Le rôle du cortex préfrontal dans le passage à l’acte
Le cortex préfrontal agit comme un centre de commandement, évaluant les avantages et les inconvénients, anticipant les conséquences et freinant les impulsions pour éviter des choix néfastes à long terme. Lorsque cette zone s’engage moins, la perception des pertes futures diminue, ce qui favorise une focalisation sur le court terme au détriment des perspectives à long terme.
Certaines personnes ont une tendance à privilégier des choix immédiats, même si ceux-ci entraînent des conséquences négatives. Ce comportement est particulièrement observable chez les personnes suicidantes et est lié à un trait de caractère, une manière de traiter l’information et de décider, indépendamment de leur état psychologique momentané.
L’élément déclencheur
L’acte suicidaire peut survenir dans une fenêtre très courte — quelques minutes à quelques heures — après un élément déclencheur. Cependant, cet événement n’est pas toujours nécessaire pour que le passage à l’acte se produise.

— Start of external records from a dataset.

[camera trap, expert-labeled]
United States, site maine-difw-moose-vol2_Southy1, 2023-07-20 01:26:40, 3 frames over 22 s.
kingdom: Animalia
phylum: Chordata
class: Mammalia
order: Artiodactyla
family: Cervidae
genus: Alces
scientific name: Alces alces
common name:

Il s’agit souvent d’un moment où les inhibitions sont totalement relâchées.
Il est essentiel de comprendre que des individus qui semblent calmes et qui ne parlent pas de leurs idées suicidaires peuvent néanmoins être en danger. Leur capacité à évaluer le risque est altérée, et une crise peut survenir à la suite d’un événement apparemment anodin. Dans ces moments de douleur intense, le cerveau ne parvient plus à envisager l’avenir ni à freiner l’impulsion suicidaire. Les déficits cognitifs s’accumulent, tandis que la douleur incite à agir.
Conclusion
La compréhension des mécanismes cérébraux impliqués dans le passage à l’acte suicidaire est cruciale pour la prévention. Les professionnels de santé doivent être vigilants, même face à des signes extérieurs de calme, car le cortex préfrontal est déterminant dans les processus de décision, d’inhibition et de gestion de la douleur psychique.
Source : Podcast « Prévenir le suicide » – Épisode 2/6.